Authors: Fred Rosen
Though there wasn’t a lot of blood on Aaron’s face, she wanted to use the towels to put pressure on the head wound.
“Hello, this is 911.”
“Yes, I need, ugh, help, an ambulance,” Janyce shouted, continuing to apply pressure to the wound. She cradled Aaron in her arms with one hand, while trying to support him with the other. It was a struggle just to keep his 230-pound, six-foot-five body from sagging to the floor.
The 911 operator, working out of Public Safety’s Central Lane County Communication Center, listened as Janyce described the head injury, then ordered Janyce to “get him on his back.” Aaron was on his side. Janyce’s hands were still preoccupied stemming the blood flow, so she used her legs to flip her son over. That’s when she saw the wound on the other side of his head. That made two, front and back, where someone smashed his head in, Janyce thought.
“Keep the kids out of here! Keep them out of here!” she screamed at Tina. It was a strange scene, everyone running around wildly like Europeans at a soccer match, Aaron lying on the floor with a serious expression on his unblemished face while a pool of blood formed around his head in a sort of halo that seeped out farther and farther until it reached the vestibule of the doorway. Janyce picked up the phone. The 911 operator was still there.
“Where are you?” the operator asked calmly.
“We’re in a panhandle, we’re in a panhandle!” she kept repeating into the phone, and then gave the address. “You can’t see our house from the street, you know, but the address is out there,” Janyce continued, growing hysterical.

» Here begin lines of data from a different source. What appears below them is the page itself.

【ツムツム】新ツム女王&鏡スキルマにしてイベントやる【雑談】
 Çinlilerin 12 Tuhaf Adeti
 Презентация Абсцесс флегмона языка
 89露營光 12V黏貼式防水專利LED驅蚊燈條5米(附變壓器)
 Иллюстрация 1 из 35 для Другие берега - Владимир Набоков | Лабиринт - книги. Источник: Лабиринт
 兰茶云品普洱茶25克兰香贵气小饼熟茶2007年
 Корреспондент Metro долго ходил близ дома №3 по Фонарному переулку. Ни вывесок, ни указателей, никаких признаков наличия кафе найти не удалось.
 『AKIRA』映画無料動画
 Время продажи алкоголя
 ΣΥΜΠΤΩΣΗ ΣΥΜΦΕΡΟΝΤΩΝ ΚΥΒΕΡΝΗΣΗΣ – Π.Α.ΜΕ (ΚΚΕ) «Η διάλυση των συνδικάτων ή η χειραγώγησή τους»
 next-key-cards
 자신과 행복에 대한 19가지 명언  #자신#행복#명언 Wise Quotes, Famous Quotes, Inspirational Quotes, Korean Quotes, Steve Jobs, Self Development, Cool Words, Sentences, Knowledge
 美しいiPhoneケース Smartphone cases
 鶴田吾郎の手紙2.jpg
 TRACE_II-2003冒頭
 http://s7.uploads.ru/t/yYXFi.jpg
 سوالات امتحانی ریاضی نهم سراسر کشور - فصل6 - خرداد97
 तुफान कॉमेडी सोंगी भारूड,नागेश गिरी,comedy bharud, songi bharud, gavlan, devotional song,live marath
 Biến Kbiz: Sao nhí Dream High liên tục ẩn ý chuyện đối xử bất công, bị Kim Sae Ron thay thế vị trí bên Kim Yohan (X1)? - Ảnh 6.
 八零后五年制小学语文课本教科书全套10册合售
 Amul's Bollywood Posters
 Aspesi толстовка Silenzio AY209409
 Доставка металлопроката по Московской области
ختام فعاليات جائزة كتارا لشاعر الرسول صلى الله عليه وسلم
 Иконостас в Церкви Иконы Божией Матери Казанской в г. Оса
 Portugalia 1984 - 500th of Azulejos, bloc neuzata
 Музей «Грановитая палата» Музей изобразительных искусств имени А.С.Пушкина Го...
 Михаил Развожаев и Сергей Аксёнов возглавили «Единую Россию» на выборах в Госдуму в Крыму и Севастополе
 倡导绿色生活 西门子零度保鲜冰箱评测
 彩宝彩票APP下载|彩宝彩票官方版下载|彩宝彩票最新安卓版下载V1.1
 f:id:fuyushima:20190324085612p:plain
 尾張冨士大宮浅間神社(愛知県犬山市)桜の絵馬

Aaron’s head lolled to the side and Janyce picked it back up, trying to keep his airway open. Putting her other hand on the wall for balance, she continued to apply pressure to the head wounds. She paused for a second and listened. Thank God he was still breathing.
“What’s your address?”
On the other end of the line, Janyce could hear the operator typing into her computer.
“1310 Rutledge Street.”
“Okay, an ambulance is on the way.”
It seemed like an eternity, but finally, Janyce heard the sounds of sirens approaching. The ambulance pulled into the driveway and she could hear a door being opened, a stretcher being wheeled out and in between, the talk of cops who had arrived on the scene and the static and crackle of their CB radios.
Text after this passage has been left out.